Calm, steady, and reliable. In his fifth season with the Wild, Ryan Suter was… exactly the same player that he had been in his previous four seasons. Suter continues to amaze as a guy that shows up and plays every game exactly the same way, regardless of the opponent or the circumstances of the matchup. The ’16-’17 campaign was no different from previous performances for the shutdown defenseman, as he continued to play the solid, quarterback-like game that made him a $98-million man in 2012.
What makes Suter a world-class defenseman is not always clear for those who have only seen him play a small sample size. Despite setting a career high in goals this season, his nine markers were certainly nothing to write home about, and his 40 points were good for just 23rd in the league amongst defenseman. It’s certainly not his offensive prowess that makes him great, but rather the subtleties to his game that make him exceptional every season.
Suter’s ability to take a situation where the Wild appears to be getting into trouble in its own end and flip it into an offensive rush the other way is what sets him apart from his teammates and makes him one of the league’s best. It’s a thing of beauty to watch him track an opponent behind the Wild’s net, give the attacking forward just enough of a crosscheck to knock him off the puck but avoid a penalty, and then lay a perfect breakout pass onto the stick of the winger waiting on the halfwall. Equally impressive is the way he calmly carries the puck through the neutral zone and allows the play to develop in front of him before making any rash or rushed decisions. Suter believes in his abilities, knowing that he can remove opponents from the puck with ease, yet avoid being removed from the puck himself.

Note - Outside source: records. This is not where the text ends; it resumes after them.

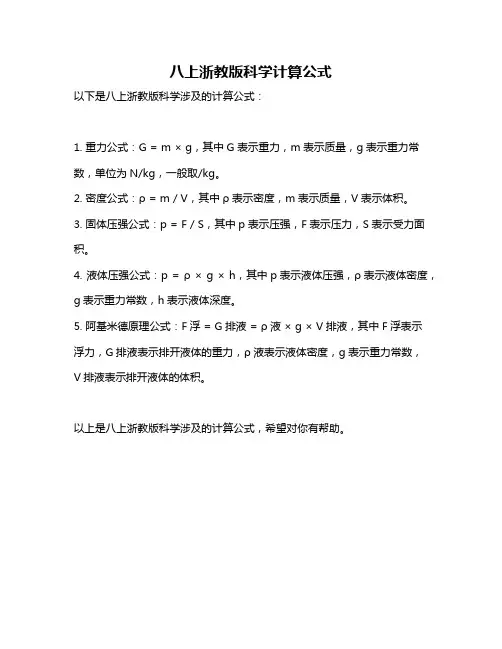 八上浙教版科学计算公式

以下是八上浙教版科学涉及的计算公式：

1. 重力公式：G = m × g，其中 G 表示重力，m 表示质量，g 表示重力常数，单位为 N/kg，一般取/kg。

2. 密度公式：ρ = m / V，其中 ρ 表示密度，m 表示质量，V 表示体积。

3. 固体压强公式：p = F / S，其中 p 表示压强，F 表示压力，S 表示受力面积。

4. 液体压强公式：p = ρ × g × h，其中 p 表示液体压强，ρ 表示液体密度，g 表示重力常数，h 表示液体深度。

5. 阿基米德原理公式：F 浮 = G 排液 = ρ 液 × g × V 排液，其中 F 浮表示浮力，G 排液表示排开液体的重力，ρ 液表示液体密度，g 表示重力常数，V 排液表示排开液体的体积。

以上是八上浙教版科学涉及的计算公式，希望对你有帮助。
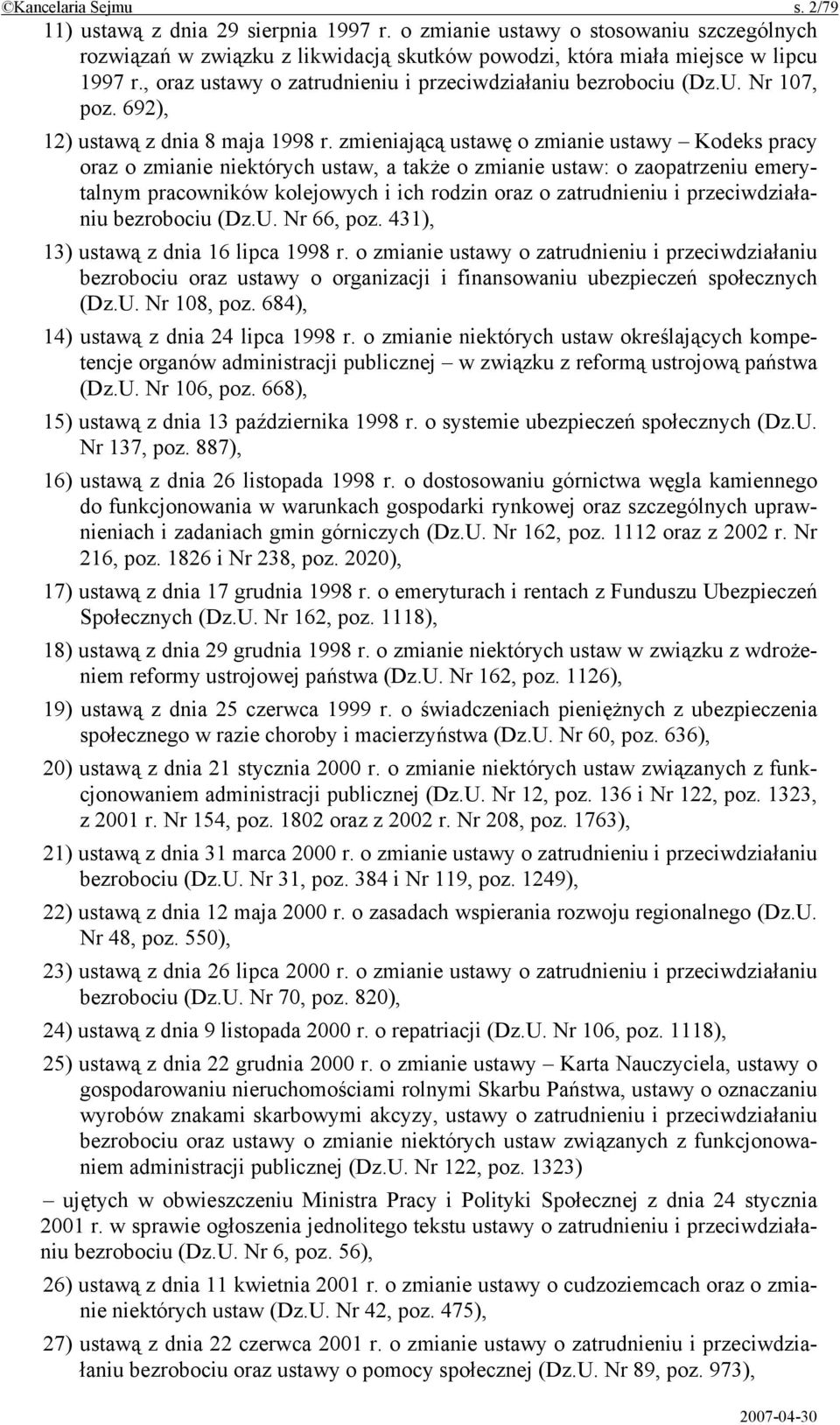 ©Kancelaria Sejmu s. 2/79

11) ustawą z dnia 29 sierpnia 1997 r. o zmianie ustawy o stosowaniu szczególnych rozwiązań w związku z likwidacją skutków powodzi, która miała miejsce w lipcu 1997 r., oraz ustawy o zatrudnieniu i przeciwdziałaniu bezrobociu (Dz.U. Nr 107, poz. 692),

12) ustawą z dnia 8 maja 1998 r. zmieniającą ustawę o zmianie ustawy – Kodeks pracy oraz o zmianie niektórych ustaw, a także o zmianie ustaw: o zaopatrzeniu emerytalnym pracowników kolejowych i ich rodzin oraz o zatrudnieniu i przeciwdziałaniu bezrobociu (Dz.U. Nr 66, poz. 431),

13) ustawą z dnia 16 lipca 1998 r. o zmianie ustawy o zatrudnieniu i przeciwdziałaniu bezrobociu oraz ustawy o organizacji i finansowaniu ubezpieczeń społecznych (Dz.U. Nr 108, poz. 684),

14) ustawą z dnia 24 lipca 1998 r. o zmianie niektórych ustaw określających kompetencje organów administracji publicznej – w związku z reformą ustrojową państwa (Dz.U. Nr 106, poz. 668),

15) ustawą z dnia 13 października 1998 r. o systemie ubezpieczeń społecznych (Dz.U. Nr 137, poz. 887),

16) ustawą z dnia 26 listopada 1998 r. o dostosowaniu górnictwa węgla kamiennego do funkcjonowania w warunkach gospodarki rynkowej oraz szczególnych uprawnieniach i zadaniach gmin górniczych (Dz.U. Nr 162, poz. 1112 oraz z 2002 r. Nr 216, poz. 1826 i Nr 238, poz. 2020),

17) ustawą z dnia 17 grudnia 1998 r. o emeryturach i rentach z Funduszu Ubezpieczeń Społecznych (Dz.U. Nr 162, poz. 1118),

18) ustawą z dnia 29 grudnia 1998 r. o zmianie niektórych ustaw w związku z wdrożeniem reformy ustrojowej państwa (Dz.U. Nr 162, poz. 1126),

19) ustawą z dnia 25 czerwca 1999 r. o świadczeniach pieniężnych z ubezpieczenia społecznego w razie choroby i macierzyństwa (Dz.U. Nr 60, poz. 636),

20) ustawą z dnia 21 stycznia 2000 r. o zmianie niektórych ustaw związanych z funkcjonowaniem administracji publicznej (Dz.U. Nr 12, poz. 136 i Nr 122, poz. 1323, z 2001 r. Nr 154, poz. 1802 oraz z 2002 r. Nr 208, poz. 1763),

21) ustawą z dnia 31 marca 2000 r. o zmianie ustawy o zatrudnieniu i przeciwdziałaniu bezrobociu (Dz.U. Nr 31, poz. 384 i Nr 119, poz. 1249),

22) ustawą z dnia 12 maja 2000 r. o zasadach wspierania rozwoju regionalnego (Dz.U. Nr 48, poz. 550),

23) ustawą z dnia 26 lipca 2000 r. o zmianie ustawy o zatrudnieniu i przeciwdziałaniu bezrobociu (Dz.U. Nr 70, poz. 820),

24) ustawą z dnia 9 listopada 2000 r. o repatriacji (Dz.U. Nr 106, poz. 1118),

25) ustawą z dnia 22 grudnia 2000 r. o zmianie ustawy – Karta Nauczyciela, ustawy o gospodarowaniu nieruchomościami rolnymi Skarbu Państwa, ustawy o oznaczaniu wyrobów znakami skarbowymi akcyzy, ustawy o zatrudnieniu i przeciwdziałaniu bezrobociu oraz ustawy o zmianie niektórych ustaw związanych z funkcjonowaniem administracji publicznej (Dz.U. Nr 122, poz. 1323)

– ujętych w obwieszczeniu Ministra Pracy i Polityki Społecznej z dnia 24 stycznia 2001 r. w sprawie ogłoszenia jednolitego tekstu ustawy o zatrudnieniu i przeciwdziałaniu bezrobociu (Dz.U. Nr 6, poz. 56),

26) ustawą z dnia 11 kwietnia 2001 r. o zmianie ustawy o cudzoziemcach oraz o zmianie niektórych ustaw (Dz.U. Nr 42, poz. 475),

27) ustawą z dnia 22 czerwca 2001 r. o zmianie ustawy o zatrudnieniu i przeciwdziałaniu bezrobociu oraz ustawy o pomocy społecznej (Dz.U. Nr 89, poz. 973),

2007-04-30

Suter’s knack for racking up 30 minutes per night of ice time has been widely publicized the past few seasons. He descended one spot down the minutes-munching totem pole to third in the league in that category this past season, down to 26:55 per game, which was two minutes lower than his previous year’s average. This downward trend will obviously have to continue as Suter gets older, but it’s still clearly a source of pride for him. He loves being on the ice in all situations, and his coaches still rely on him to be the guy in important moments. But with Jared Spurgeon’s continued emergence as a top-2 defender and improvement from other members of the Wild’s defense, it’s no longer quite as imperative that Suter plays the role of the only guy that can get it done. This is definitely a good sign for the club, because as Suter ages, he simply cannot lead the league in ice time if he’s going to maintain his position as an elite defender.
After signing his humongous contract in free agency at the same time as Zach Parise in 2012, Suter immediately made himself destined to live under the microscope. But despite high expectations, Suter has largely delivered during his tenure in the State of Hockey, consistently bringing the exact game that earned him the contract in the first place. With no wasted movements and calm demeanor, Suter is still able to play big minutes in a sustainable way. Contrary to the game of Parise, who seems to take a stick to the teeth every time he steps on the ice, Suter’s style of play is bred for longevity. Now 32 years old, it’s very feasible to imagine Suter playing with the Wild until he becomes an unrestricted free agent… IN 2025! Whoa, that sounds like a long time from now, doesn’t it? Suter is now at an age where we shouldn’t necessarily expect him to get better in the coming years, but his play shouldn’t decline much either. Look for him to continue being a solid, minute-eating force on the back end for several more years.
Watching Erik Karlsson run the Senators all the way to a 2-1 lead in the Eastern Conference Finals has made many NHL fans envious of what it must be like to have a player like that on the blueline. Ryan Suter is not Erik Karlsson. He doesn’t have the offensive gifts that could allow him to single-handedly push his team to the brink of the Stanley Cup Finals, so he will always need a quality supporting cast around him to help his team achieve success. But given the options, we should be quite content with having a solid, subtly dominant anchor to help Minnesota’s maturing defense continue to grow and improve. Suter is still an elite defenseman, and he demonstrated this once again in 2016-2017.